Online instrument measurement and offline lab analysis are commonly used to study PM_2.5 compositions. These methods can precisely identify the chemical components and source apportionments of PM_2.5, which are widely employed in the investigation of secondary particulate matter and its effects on air pollution change [18,19,20,24]. However, these online and offline observation methods can only conduct short-term, single-point studies due to substantial economic costs and huge workforce requirements.
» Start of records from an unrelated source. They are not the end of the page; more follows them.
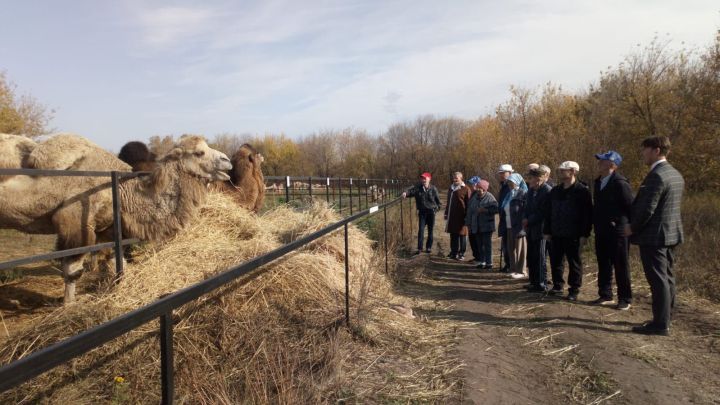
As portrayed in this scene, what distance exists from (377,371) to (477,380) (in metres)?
0.82

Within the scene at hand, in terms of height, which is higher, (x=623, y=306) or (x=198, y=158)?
(x=198, y=158)

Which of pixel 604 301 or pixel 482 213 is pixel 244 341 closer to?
pixel 604 301

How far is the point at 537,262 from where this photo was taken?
273 inches

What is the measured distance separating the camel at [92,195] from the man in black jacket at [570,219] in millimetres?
4552

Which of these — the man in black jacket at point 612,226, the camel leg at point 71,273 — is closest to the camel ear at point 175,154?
the camel leg at point 71,273

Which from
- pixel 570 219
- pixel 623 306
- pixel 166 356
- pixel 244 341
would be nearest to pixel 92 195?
pixel 244 341

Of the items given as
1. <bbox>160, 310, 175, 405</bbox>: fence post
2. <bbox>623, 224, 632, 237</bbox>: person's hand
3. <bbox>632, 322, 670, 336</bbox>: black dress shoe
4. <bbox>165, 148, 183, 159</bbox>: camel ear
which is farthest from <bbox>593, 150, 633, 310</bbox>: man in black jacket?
<bbox>160, 310, 175, 405</bbox>: fence post

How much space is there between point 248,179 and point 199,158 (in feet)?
9.48

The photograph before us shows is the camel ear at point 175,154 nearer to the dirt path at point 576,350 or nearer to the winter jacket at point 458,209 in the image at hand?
the dirt path at point 576,350

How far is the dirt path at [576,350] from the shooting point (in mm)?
3639

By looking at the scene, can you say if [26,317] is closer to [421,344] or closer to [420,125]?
[421,344]

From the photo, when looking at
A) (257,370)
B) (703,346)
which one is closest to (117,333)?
(257,370)

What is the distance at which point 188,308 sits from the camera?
359 centimetres

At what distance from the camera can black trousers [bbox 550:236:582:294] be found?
6.45 metres
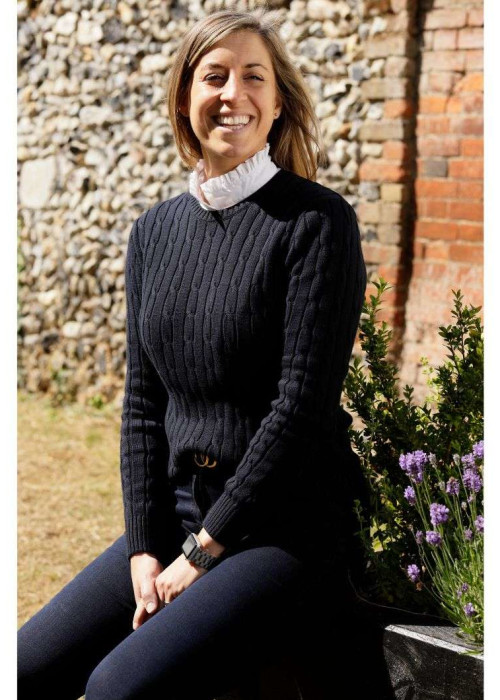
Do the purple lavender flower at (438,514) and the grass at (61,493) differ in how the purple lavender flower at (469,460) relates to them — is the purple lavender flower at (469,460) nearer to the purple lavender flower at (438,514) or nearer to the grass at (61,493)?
the purple lavender flower at (438,514)

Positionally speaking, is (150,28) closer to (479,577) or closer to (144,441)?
(144,441)

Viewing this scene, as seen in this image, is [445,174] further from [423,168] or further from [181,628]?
[181,628]

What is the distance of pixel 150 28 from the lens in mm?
5754

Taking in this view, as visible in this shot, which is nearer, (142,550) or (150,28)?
(142,550)

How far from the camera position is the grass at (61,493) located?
157 inches

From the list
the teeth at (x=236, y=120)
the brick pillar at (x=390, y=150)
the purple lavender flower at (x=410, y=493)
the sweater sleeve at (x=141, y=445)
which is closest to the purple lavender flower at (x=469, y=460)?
the purple lavender flower at (x=410, y=493)

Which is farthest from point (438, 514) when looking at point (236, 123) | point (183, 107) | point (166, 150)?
point (166, 150)

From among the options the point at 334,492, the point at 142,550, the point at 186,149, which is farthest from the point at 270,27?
the point at 142,550

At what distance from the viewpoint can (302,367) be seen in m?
1.98

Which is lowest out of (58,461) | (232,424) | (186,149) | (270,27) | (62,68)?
(58,461)

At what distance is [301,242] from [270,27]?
510mm

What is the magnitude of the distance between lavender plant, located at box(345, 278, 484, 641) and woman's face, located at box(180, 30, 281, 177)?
1.59 ft

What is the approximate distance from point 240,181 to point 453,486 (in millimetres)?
785

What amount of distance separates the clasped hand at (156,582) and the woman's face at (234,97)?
85cm
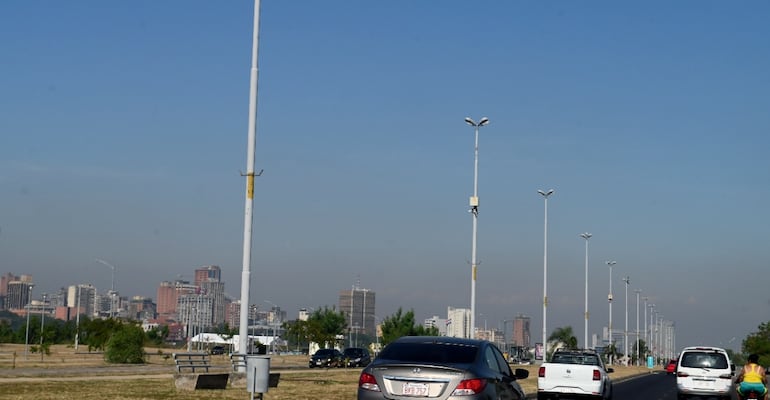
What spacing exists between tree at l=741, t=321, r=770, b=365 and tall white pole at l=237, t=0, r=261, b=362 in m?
139

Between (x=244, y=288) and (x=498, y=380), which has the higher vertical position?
(x=244, y=288)

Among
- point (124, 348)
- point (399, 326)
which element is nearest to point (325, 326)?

Additionally, numerical models, such as the chemical transport model (CTM), are also useful tools for characterizing the secondary PM_2.5. Nevertheless, the uncertainties of physical and chemical processes in the CTM and the significant dependence of CTM modeling on air pollutant emissions and meteorological drivers impede the wide use of numerical models to study secondary PM_2.5 components [25,26].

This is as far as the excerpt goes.